Giving Tuesday—It’s the Intangibles That Count

OK–we made it through Grey Thursday and all it’s attendant protests, Black Friday, and Cyber Monday…a somewhat treacherous (to your wallet) path, but today you have arrived at the pinnacle event: GIVING TUESDAY.

As a follow up to the rampant purchasing, today, Giving Tuesday, has been designated as a time to give to those less fortunate than yourself. It is a campaign to create a NATIONAL DAY OF GIVING at the start of the annual holiday season. It celebrates and encourages charitable activities that support nonprofit organizations.
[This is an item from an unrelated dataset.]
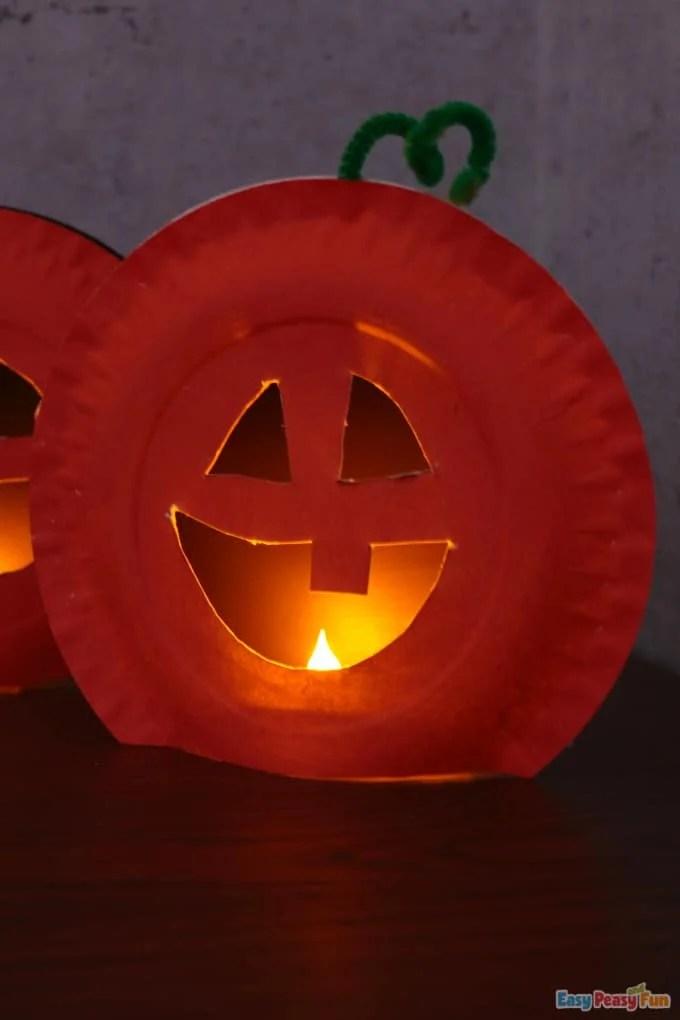 paper plate Jack-O-Lantern craft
We had our day for giving thanks, a few days for getting deals, now it’s a day for giving back. Big organizations are behind it, like the 92nd Street Y in NYC (the incubator of the idea), United Nations Foundation, United Way, Huffington Post, City of Hope, Charity Miles, DoSomething.orgPencils of Promise, American Red Cross, Kiva, Global Giving, and so many more. There are now more than 2,000 Giving Tuesday partners with special initiatives and projects tied to this day, so it is super easy for you to get involved. Choose your favorite cause and give: time, money, both (or a commitment to show up and volunteer soon)…then spread the word…be audacious and vocal about your good deeds, it will inspire others. Here is a whole list of ideas for ways individuals and families can get their giving on. JUMP IN!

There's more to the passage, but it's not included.